New Orleans isn't the main character though, it's the titular lieutenant, Terence McDonagh, played by Nicholas Cage, and he really is the centre of the piece. Although he does have to solve a crime, the detective work and being a proper policeman is very much secondary to how the character develops through the course of the film. This is a character piece. A back injury sustained in the line of duty leaves McDonagh a slightly broken man. It's a nice addition to the character as it offers a deformity that may have been the catalyst for his descent. Back injury and slightly hunched walk is very much the tip of the character iceberg though, this role is perfectly suited to Cage's med horse face, the eccentric and manic delivery of the lines is brilliant. You feel that he is constantly on the edge, desperate, addicted to drugs and alcohol, one moment he is down in the doldrums, the next he is coked up to the nines and being abusive, he is violent, perverted. He is a nasty piece of work but yet we still feel sympathy towards him, which is where the skill really does shine through in Cage's performance.

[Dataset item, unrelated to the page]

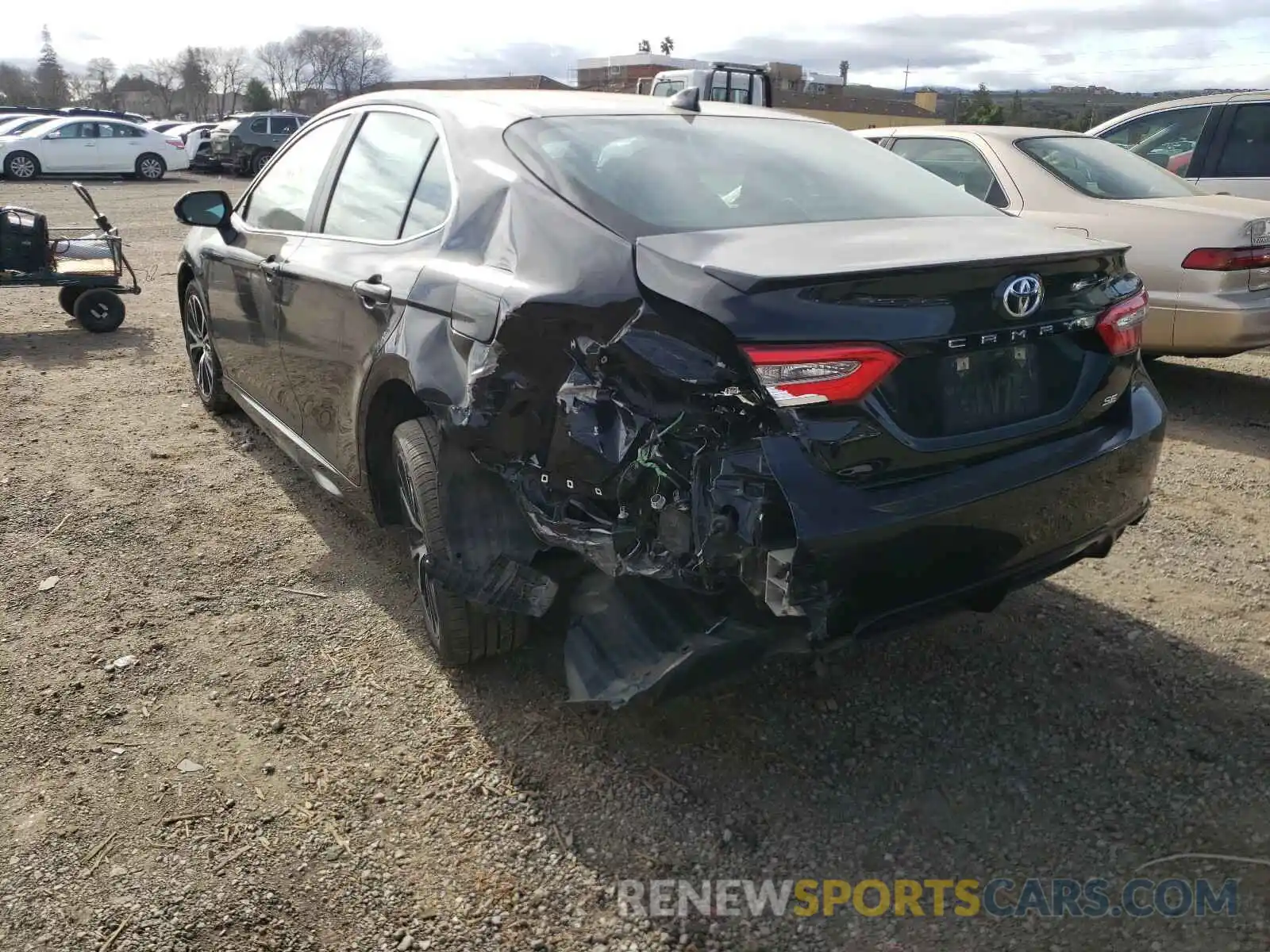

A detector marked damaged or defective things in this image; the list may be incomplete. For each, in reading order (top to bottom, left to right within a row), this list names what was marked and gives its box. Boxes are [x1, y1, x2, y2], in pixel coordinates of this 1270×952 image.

He can act a bit nutty, manic laughs, saggy stares, he has done all of that before, but to take a character that is so vile and still make him a hero, all be it an anti-hero, is very impressive.

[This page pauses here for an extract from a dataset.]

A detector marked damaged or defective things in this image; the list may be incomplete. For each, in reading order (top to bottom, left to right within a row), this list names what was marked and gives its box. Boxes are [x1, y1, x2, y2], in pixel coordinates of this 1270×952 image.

He is supported by some good names as well with varying success, Eva Mendes is his girlfriend/prostitute and does fairly well with what isn't as interesting a role as it should be. She still elicits the viewers empathy despite not being a very likeable character. Val Kilmer is a colleague of McDonagh's, also bent and on the take. He looks nothing like the lithe heart throb that was once Batman, tubby and rough, he is always interesting when on screen and makes Cage's character somehow look like PC Plod. Xzibit turns up as a gang leader and is exactly what you expect, playing himself but without any emotion of range, just monotone saying 'man' at the end of every sentence. Disappointing casting on that part.

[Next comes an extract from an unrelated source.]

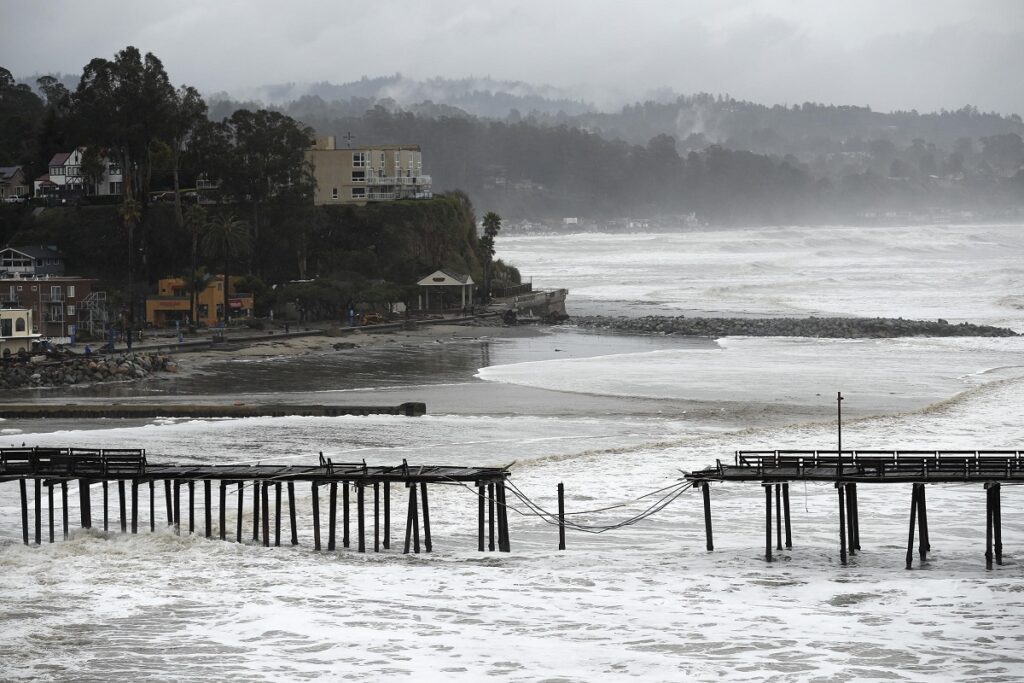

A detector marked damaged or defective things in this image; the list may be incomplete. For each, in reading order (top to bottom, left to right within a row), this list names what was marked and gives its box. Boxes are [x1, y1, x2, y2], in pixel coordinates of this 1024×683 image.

The other star of the show is Herzog. More well known for his documentary films (and being shot in the stomach while with Mark Kermode) he mischievously has some fun with the fact that McDonagh is high for the majority of the film. Although he is violent, vile and addicted to everything you can think of, he isn't like Harvey Keitel's version. There is a comedic tone to a lot of the scenes of violence and drug taking, you genuinely don't know whether to laugh or be shocked, and my reaction did veer between the two constantly. The tonal shift could easily have seemed annoying and clunky but somehow it worked, perhaps it's Cage, it might be Herzog's skill, probably a combination of the two but it does work. Herzog's alligator and iguana-eye views of certain films are typically madcap and again just slot in.

Another thing worth noting is the ending. I'm not a fan of closure in films, I like to be able to take something for myself, but here was an ending that tied everything up but in such a way that I'm still not sure whether it actually happened or it was all in McDonagh's head. A fitting way to round off an odd, interesting and mad film that is well worth checking out.